▸ **Problems and tasks**:
a) From the post about New Year's resolutions, copy the passage starting with "I quit in early" and going on through "there, and so on.".
b) In the post about New Year's resolutions, how long did the writer stay off cigarettes after quitting in early September?
c) Summarize the post about New Year's resolutions in two sentences.

▸ **Text excerpt**:
2011, or: Those Damned Resolutions
You know you want to keep them. Or, do you, really? Sometimes, you have to know when it's time, even if it is a cliche.
As I type this, I am taking the occasional break to pull from the "NJOY" electronic cigarette Amanda got for me for Christmas. Check out the neato light at the tip when you inhale from the cartridge "filter," and a little charge sparks a bit of nicotine. If you pull enough, you may even see "smoke," or vapor as it actually is.
I have been trying to quit smoking again for about a month, with minimal success. And, by minimal, I mean almost none at all. While the electronic cigarette is marketed not as a way to stop smoking, like the Patch (Morristown Patch?), it is a step away in that the only thing I get from it is the nicotine, instead of all the nasty-smelling smoke Amanda's sister constantly commented on whenever I went back inside the house when we were all stuck for four days because of "The Great Blizzard of 2010."
I quit in early September, just weeks after the official launch of Morristown Patch, and actually was able to stay off it for about three months. Throughout December, it was a couple days off here, a few days on there, and so on.
And, now, I am "off" cigarettes again. How did I do it?
The New Year's Resolution, of course.
Yes, the New Year's Resolution, the cliche among all cliches when it comes to personal improvement. A little round around the middle? Don't fret over seconds (and thirds) enjoyed at Christmas, you can resolve to lose weight in the new year.
Haven't spent enough time with family or friends? No need to sweat it, workaholic, next year you will be the most available, sociable fool the world has ever known.

▸ **Provided records**:
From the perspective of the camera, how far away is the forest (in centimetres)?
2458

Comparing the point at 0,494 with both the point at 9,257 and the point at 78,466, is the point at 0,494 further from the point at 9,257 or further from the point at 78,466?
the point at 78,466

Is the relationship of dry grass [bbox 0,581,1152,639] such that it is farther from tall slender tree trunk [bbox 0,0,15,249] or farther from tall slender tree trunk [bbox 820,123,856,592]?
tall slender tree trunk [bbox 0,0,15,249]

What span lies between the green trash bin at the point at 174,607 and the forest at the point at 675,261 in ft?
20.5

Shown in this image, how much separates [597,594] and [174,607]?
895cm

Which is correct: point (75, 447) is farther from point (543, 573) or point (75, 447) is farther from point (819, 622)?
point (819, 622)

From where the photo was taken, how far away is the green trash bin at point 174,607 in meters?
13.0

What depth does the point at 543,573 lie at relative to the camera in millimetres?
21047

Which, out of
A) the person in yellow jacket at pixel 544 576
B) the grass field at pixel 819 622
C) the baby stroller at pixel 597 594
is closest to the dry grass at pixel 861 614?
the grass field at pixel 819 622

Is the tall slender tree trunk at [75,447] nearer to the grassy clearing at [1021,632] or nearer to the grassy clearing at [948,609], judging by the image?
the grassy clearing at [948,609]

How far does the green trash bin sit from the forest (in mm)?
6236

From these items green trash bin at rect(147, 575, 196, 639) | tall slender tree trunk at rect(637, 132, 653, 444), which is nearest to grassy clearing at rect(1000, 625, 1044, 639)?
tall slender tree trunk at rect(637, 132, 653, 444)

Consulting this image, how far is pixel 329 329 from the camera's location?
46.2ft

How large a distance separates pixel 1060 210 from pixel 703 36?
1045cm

▸ **Per-task answers**:
a)
I quit in early September, just weeks after the official launch of Morristown Patch, and actually was able to stay off it for about three months. Throughout December, it was a couple days off here, a few days on there, and so on.

b) About three months.

c) The writer has been trying to quit smoking for about a month with little success and is now using an electronic cigarette, a Christmas gift, that supplies only the nicotine without the smoke. After quitting in early September and staying off cigarettes for about three months, then going on and off through December, the writer is off them again through a New Year's Resolution, which the post calls the cliche among all cliches of personal improvement.